Guest use of resources represents a very important opportunity for reducing resource use and emissions as they can consume 40-50% of a hotel’s water and use high levels of energy (a/c, lights) 1/2, in self-contained accommodation they would account for almost all the resource use. In other words guest behaviour has a significant impact on energy and water consumption and may actually represent a key channel for tourism to reduce its footprint. Guests also can have positive impacts on levels of waste recycling, selection of sustainable supply chain menu choices, use of infrastructure to prevent the use of energy e.g. drawing curtains and selection of low carbon transport options e.g. bicycles. However, there has been a degree of reluctance to directly approach guests with pro-environmental advice due in part to the hospitality ethos of exceeding guests’ expectations. Instead the accommodation sector and building management systems tend to report guest consumption as an average mean applied to a hotel’s baseline 3. But are we all the same?

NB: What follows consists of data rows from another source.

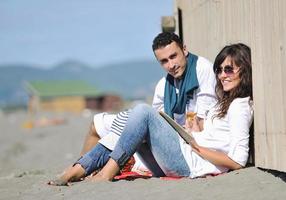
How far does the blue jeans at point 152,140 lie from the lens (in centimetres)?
509

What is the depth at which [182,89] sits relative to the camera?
5.64 m

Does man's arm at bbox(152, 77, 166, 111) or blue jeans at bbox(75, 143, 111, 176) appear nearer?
blue jeans at bbox(75, 143, 111, 176)

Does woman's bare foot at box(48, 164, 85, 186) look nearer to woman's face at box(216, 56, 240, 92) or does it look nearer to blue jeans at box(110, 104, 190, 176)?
blue jeans at box(110, 104, 190, 176)

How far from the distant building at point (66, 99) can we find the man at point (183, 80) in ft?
203

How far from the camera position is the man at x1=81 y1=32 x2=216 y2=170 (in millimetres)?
5578

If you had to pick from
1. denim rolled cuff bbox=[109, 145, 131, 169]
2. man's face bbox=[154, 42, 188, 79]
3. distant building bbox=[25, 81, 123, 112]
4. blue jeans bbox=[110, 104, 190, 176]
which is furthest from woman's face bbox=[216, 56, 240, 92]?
distant building bbox=[25, 81, 123, 112]

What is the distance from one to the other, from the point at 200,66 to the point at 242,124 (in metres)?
0.80

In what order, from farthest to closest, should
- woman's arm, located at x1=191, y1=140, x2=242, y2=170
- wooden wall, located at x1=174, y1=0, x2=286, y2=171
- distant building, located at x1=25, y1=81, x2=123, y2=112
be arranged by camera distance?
distant building, located at x1=25, y1=81, x2=123, y2=112
woman's arm, located at x1=191, y1=140, x2=242, y2=170
wooden wall, located at x1=174, y1=0, x2=286, y2=171

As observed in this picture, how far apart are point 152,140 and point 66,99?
7180 cm

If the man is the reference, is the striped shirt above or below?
below

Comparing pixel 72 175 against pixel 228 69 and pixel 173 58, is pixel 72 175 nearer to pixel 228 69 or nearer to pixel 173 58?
pixel 173 58

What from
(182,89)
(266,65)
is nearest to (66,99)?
(182,89)

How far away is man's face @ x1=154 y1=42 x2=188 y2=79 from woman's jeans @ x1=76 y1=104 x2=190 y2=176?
567 millimetres

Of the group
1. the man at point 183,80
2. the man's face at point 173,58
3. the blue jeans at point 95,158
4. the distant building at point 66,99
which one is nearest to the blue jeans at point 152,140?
the blue jeans at point 95,158
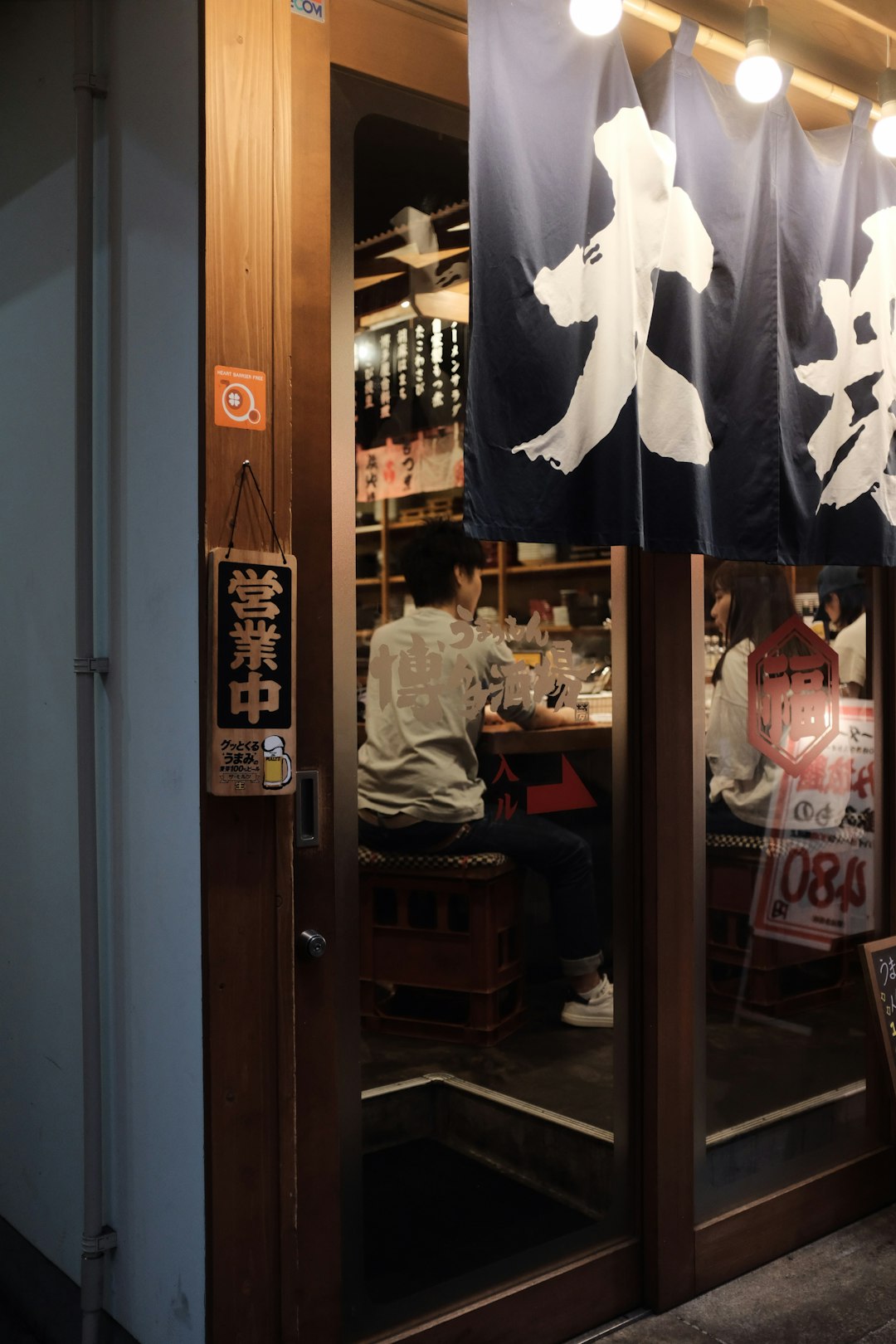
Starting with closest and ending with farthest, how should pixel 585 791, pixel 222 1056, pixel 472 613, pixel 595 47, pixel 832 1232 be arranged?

Research demonstrates that overall guests are aware of climate change, interested in selecting eco-friendly hotel options, prepared to make some adjustments though not willing to compromise the quality of their experience 4,5,6,7,8,9. However, this does not indicate they aren’t prepared to make any contribution to resource reduction. We are also perhaps doing them a dis service by grouping all guests into one ‘average’ basket of consumption. The averaging of guest consumption camouflages their real actions. An average mean does not provide a helpful measure to target persuasive communication because it standardises all guest to a single unit of consumption. It does not reflect their true individual consumption which varies even between nationalities 10. Therefore we should recognise they are individuals with their own behaviour characteristics.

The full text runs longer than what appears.